WHY CAN'T I DECIDE?

If you’re feeling stuck making decisions, you’re not alone, and there’s nothing wrong with you. Sometimes, problems making decisions can stem from deeper issues such as depression, anxiety, or obsessive-compulsive disorder. But most adults now report difficulty making even simple decisions.

Stress, uncertainty, and an overload of information have resulted in a high level of decision fatigue. About one-third of adults (32%) said they struggle with basic decisions. (APA Harris Poll, 2024) and about 61%  are rethinking how they are living their lives.

One recent survey reported that of over 14,000 leaders in 17 countries, 86% were less confident in making decisions, 85% suffered from decision distress, and 72% were paralyzed from making decisions at all.

The brain can tolerate just so much before it goes into a rest cycle. Brains avoid decisions when they can because decision-making takes a lot of energy. Willpower and decision-making ability go down fast with the number and complexity of decisions. After a time, you get less cautious, and your decisions get more impulsive. That’s why the impulse items are at grocery checkouts.

Much is written on the decision-making process, steps to good decisions, and making decisions at work, but very little on why and how to monitor decision overload and create conditions for the best decisions.

HELP YOUR BRAIN MAKE BETTER DECISIONS

1. Make important decisions earlier in the day before brain fatigue sets in.

2. Avoid making multiple decisions in a row.

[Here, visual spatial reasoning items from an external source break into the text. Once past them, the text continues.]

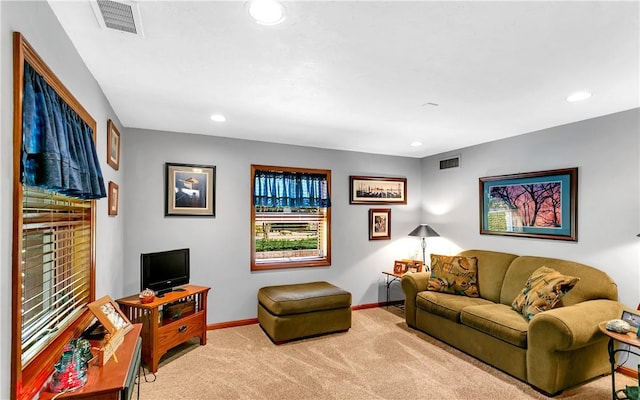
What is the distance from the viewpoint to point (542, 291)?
3.08 meters

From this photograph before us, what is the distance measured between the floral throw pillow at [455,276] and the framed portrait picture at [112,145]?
149 inches

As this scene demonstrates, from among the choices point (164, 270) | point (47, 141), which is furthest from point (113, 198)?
point (47, 141)

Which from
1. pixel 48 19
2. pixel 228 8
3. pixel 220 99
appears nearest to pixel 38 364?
pixel 48 19

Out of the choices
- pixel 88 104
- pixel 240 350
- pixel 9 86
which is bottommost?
pixel 240 350

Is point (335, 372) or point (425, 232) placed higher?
point (425, 232)

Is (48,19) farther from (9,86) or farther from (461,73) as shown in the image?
(461,73)

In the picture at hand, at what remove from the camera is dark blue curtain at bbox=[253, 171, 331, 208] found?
14.4ft

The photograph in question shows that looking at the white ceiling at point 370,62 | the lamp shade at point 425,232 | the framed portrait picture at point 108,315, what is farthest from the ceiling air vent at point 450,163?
the framed portrait picture at point 108,315

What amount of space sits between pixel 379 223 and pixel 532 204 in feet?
6.82

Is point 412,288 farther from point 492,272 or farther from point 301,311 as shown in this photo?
point 301,311

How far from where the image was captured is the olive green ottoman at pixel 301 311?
3664 mm

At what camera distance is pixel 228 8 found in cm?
152

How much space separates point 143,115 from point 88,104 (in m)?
1.14

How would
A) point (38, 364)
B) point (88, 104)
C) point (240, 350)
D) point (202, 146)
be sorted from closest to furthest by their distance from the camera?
point (38, 364), point (88, 104), point (240, 350), point (202, 146)
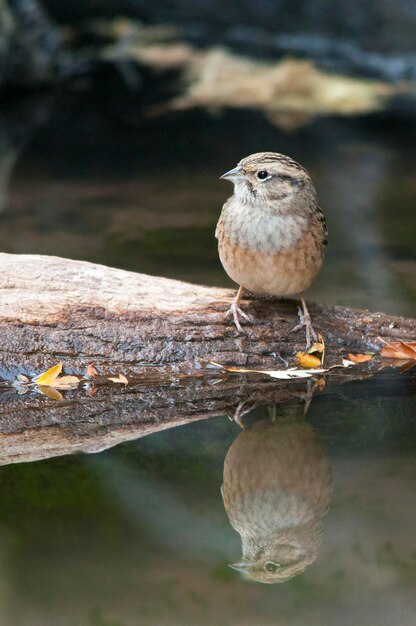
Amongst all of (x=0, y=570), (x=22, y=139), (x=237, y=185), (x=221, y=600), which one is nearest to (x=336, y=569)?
(x=221, y=600)

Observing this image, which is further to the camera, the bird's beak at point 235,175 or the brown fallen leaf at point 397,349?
the brown fallen leaf at point 397,349

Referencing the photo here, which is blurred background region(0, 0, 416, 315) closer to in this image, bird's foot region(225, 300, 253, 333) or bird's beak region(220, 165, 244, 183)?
bird's foot region(225, 300, 253, 333)

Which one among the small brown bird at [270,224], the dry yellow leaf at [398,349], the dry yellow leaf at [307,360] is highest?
the small brown bird at [270,224]

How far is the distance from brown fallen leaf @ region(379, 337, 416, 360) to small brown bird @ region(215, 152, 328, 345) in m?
0.74

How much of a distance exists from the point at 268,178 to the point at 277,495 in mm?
1896

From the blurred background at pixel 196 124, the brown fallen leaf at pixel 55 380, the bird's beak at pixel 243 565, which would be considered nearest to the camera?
the bird's beak at pixel 243 565

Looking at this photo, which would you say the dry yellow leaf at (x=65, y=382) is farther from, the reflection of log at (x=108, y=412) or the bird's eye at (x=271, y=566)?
the bird's eye at (x=271, y=566)

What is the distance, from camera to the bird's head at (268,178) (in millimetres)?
5609

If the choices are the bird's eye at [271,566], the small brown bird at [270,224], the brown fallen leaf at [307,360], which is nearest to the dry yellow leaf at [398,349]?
the brown fallen leaf at [307,360]

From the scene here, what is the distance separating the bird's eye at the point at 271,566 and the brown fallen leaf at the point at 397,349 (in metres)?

Decision-making takes so much brain energy, that after three or four decisions there just isn’t enough left for rational decisions. Think of the impulse items at checkouts. Auto salespeople who deliberately present you with yet another decision at the end of the decision-making process for auto purchase - it’s often for a high-end safety system that you probably font need. Don’t get caught.

3. Cut down on unimportant decisions. If you don’t have to decide - don’t! “What do you want for dinner?” “Surprise me!”  “What kind of pizza?” “You choose.” Don’t waste your Decision Quotient.

4. Give your brain a rest. If decision-making is getting fuzzy, resent your brain. Get into nature. Go for a run. Take a shower. Meditate. Stare at a blank wall.

5. Think about doing less. If your brain is telling you that you’re doing too much, you're doing too much. If your brain is overloaded with too many to-dos, it won’t have the energy left for good decisions.

Information overload is not going to let down, and decisions we are forced to make will become even more complex, not less. The brain’s capacity wasn’t set up for this level of complexity. Guard your decision-making energy and make good decisions.